I am doing a DGE analysis of a total RNAseq dataset of 2 timepoints (5 reps each). I am particularly interested in looking for changes in expression of 1000 genes.
Currently, I have done the analysis by analysing all genes and then picking the 1000 genes I am interested in. However, my PI has suggested that I could try doing the the analysis by doing DGE on just the 1000 genes. Theoretically, this should improve the statistical significance since there would be minimal adjustments for multiple hypothesis testing.

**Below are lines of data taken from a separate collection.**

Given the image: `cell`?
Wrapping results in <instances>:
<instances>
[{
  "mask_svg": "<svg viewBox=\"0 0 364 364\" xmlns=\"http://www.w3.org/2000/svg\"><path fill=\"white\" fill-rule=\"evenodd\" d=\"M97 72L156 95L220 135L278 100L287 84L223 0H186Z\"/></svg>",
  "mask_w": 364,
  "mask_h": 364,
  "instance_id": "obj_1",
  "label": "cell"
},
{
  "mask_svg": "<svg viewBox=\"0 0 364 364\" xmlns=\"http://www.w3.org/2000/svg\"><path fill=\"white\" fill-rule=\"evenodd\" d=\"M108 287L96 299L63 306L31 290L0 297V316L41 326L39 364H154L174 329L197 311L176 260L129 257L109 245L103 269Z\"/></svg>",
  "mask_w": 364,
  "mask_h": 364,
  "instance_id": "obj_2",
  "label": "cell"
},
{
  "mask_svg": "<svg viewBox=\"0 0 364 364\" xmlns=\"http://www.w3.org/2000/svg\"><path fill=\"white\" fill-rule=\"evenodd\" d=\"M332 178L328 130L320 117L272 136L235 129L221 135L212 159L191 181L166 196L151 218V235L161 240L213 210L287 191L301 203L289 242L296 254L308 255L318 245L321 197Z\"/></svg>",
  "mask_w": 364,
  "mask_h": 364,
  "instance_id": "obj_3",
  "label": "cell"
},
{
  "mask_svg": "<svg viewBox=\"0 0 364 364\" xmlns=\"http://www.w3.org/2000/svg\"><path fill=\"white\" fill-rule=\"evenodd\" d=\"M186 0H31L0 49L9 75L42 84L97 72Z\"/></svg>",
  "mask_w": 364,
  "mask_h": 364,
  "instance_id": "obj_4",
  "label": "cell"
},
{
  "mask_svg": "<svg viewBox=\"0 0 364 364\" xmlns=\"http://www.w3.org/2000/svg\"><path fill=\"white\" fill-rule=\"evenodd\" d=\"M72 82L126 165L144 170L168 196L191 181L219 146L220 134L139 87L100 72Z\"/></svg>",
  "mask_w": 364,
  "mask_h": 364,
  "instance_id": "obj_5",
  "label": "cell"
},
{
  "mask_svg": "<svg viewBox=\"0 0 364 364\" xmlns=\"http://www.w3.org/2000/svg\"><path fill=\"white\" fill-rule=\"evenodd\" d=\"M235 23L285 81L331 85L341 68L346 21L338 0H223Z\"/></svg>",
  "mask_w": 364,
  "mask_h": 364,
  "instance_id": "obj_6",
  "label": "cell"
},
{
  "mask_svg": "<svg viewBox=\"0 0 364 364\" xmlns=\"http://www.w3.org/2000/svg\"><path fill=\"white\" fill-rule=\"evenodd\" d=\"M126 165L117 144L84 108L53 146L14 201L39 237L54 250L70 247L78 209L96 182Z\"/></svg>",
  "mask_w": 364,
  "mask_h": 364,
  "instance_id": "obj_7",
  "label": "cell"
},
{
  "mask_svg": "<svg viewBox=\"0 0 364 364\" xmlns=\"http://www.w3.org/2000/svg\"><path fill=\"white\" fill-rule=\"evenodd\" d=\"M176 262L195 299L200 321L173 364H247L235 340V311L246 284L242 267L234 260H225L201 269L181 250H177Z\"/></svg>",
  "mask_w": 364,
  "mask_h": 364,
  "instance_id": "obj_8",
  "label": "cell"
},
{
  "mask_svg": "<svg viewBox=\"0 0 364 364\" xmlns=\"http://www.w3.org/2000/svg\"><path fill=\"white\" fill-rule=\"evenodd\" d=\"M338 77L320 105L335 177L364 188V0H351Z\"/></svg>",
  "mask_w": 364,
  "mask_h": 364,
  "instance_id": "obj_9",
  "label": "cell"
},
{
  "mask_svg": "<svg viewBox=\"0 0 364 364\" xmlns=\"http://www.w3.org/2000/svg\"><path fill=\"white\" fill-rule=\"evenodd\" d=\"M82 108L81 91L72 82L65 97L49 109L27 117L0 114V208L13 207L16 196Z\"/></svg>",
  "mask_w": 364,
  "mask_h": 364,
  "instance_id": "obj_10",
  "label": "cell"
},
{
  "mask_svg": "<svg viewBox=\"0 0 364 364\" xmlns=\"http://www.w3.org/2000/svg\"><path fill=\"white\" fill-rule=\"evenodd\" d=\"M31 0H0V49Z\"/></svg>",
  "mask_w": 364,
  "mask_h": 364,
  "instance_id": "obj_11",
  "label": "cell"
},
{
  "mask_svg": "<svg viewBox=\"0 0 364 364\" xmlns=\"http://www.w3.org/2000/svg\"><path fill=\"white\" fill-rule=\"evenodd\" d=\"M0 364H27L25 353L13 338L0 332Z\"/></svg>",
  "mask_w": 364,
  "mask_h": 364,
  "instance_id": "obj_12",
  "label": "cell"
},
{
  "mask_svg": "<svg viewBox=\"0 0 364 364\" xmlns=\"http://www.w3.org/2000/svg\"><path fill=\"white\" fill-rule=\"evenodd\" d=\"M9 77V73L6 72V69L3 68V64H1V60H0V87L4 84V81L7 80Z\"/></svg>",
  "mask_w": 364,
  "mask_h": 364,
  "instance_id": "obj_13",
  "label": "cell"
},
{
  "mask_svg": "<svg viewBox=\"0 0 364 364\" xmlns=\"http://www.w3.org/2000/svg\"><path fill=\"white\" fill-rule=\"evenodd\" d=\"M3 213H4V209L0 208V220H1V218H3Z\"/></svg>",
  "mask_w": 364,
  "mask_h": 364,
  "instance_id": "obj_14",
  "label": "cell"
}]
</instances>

Is this an advisable way of doing the analysis? Since differential expression levels are fit to a negative binomial distribution (in the case of DESeq2), wouldn't this just mean most of the 1000 genes I input would end up not being differentially expressed?
Edit: We arrived at the list of 1000 genes as we were interested particularly in genes coding small proteins. Hence, we searched Uniprot for human proteins with a maximum length of 100 amino acids.
Thanks for the reply Papyrus.
The list of 1000 genes was compiled by searching for small proteins. We searched the Uniprot database for human proteins of max. length 100 amino acids. Since we are only interested in small proteins in the analysis, would this be a sufficient reason?
No. You could have done a different type of experiment if you really wanted to just focus on those 1000 genes. However, you chose RNA-seq and you therefore should stick to conventions in RNA-seq.
I would preferably do pathway enrichment analysis on the whole DEG results to see if among your list of differentially expressed genes there is an enrichment in small proteins. In general, you may perform pathway-focused analyses (such as GSEA) to see how specific pathways behave in your data.